- 1School of Cardiovascular and Metabolic Health, University of Glasgow, Glasgow, United Kingdom
- 2Ateneo School of Medicine and Public Health, Pasig, Philippines
Early recognition of diuretic resistance is essential for preventing avoidable admissions and progression of acute decompensated heart failure. This Perspective synthesises current evidence and proposes a pragmatic, digitally enabled framework for embedding the Blood Urea Nitrogen, Atrial Fibrillation, N-terminal pro-B-type natriuretic peptide Acute Decompensated Heart Failure (BAN-ADHF) score into United Kingdom same-day emergency care services. Drawing on established electronic health record capabilities and the Fast Healthcare Interoperability Resources standard, we describe a three-touch-point workflow to stratify patients into low, moderate, or high-risk tiers of diuretic resistance and generate tier-specific recommendations for oral up-titration or intravenous sequential nephron blockade. Recent data demonstrating greater natriuresis without excess renal toxicity at higher score thresholds inform these protocolised actions. By integrating the automated risk stratification with tier-specific therapy, the proposed framework aims to reduce therapeutic inertia, lighten clinician workload, and align with the National Health Service mandate for digitally supported community care. Prospective evaluation is warranted to confirm clinical and economic benefits.
Introduction
Heart failure (HF) affects an estimated 64 million people worldwide (1). In the United Kingdom alone, more than 1 million people live with HF and around 200,000 new diagnoses are made yearly, yet 80% of first diagnoses still occur during an unplanned admission (2), underscoring the urgent need for earlier, more effective decongestion.
Loop diuretics remain the cornerstone of decongestion, yet diuretic resistance (DR) develops in 22%–35% of acute decompensated HF (ADHF) admissions (3–5), leading to a two-fold increase in-hospital mortality, longer hospital stays, and persistent congestion at discharge (6, 7). Early recognition of patients with DR in order to allow prompt up-titration of diuretics before irreversible cardiorenal injury happens remains elusive (7, 8). Current bedside markers to identify DR, such as daily weight change, serum creatinine, or N-terminal pro-B-type natriuretic peptide (NT-proBNP), still fall short to predict DR reliably and timely, delaying necessary intensification of therapy (7).

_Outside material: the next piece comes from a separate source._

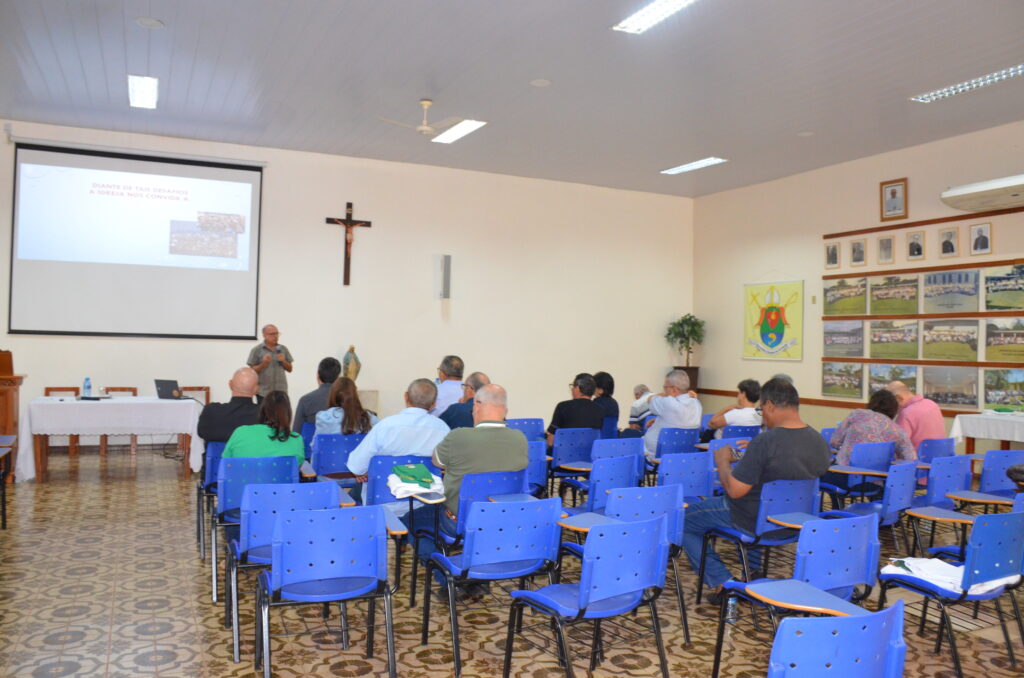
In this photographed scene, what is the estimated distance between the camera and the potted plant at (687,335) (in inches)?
494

The BAN-ADHF score (Supplementary Figure 1), derived from 794 multi-trial participants across multiple clinical trials, combines eight routinely available variables [serum creatinine, diastolic blood pressure, home loop-diuretic dose (furosemide equivalents), NT-proBNP, blood urea nitrogen, atrial fibrillation, systemic hypertension, and heart failure admission within 12 months] into a single risk estimate for low diuretic efficiency (9). The model achieved a high internal c-index/AUROC of 0.87 in identifying the lowest diuretic-efficiency phenogroup and 0.92 in the external DOSE/ESCAPE trial cohort, significantly outperforming individual biomarkers (all DeLong P < 0.001) (9). Furthermore, a more recent study demonstrated the real-world applicability and prognostic value of the BAN-ADHF score by integrating it into a diuretic dosing calculator and used it as a clinical decision–support tool, resulting in significantly more aggressive diuretic therapy for patients with higher scores, ultimately achieving greater 24-h urine output and weight loss at discharge (both P < 0.001); without increasing rates of acute kidney injury or hypokalaemia (10).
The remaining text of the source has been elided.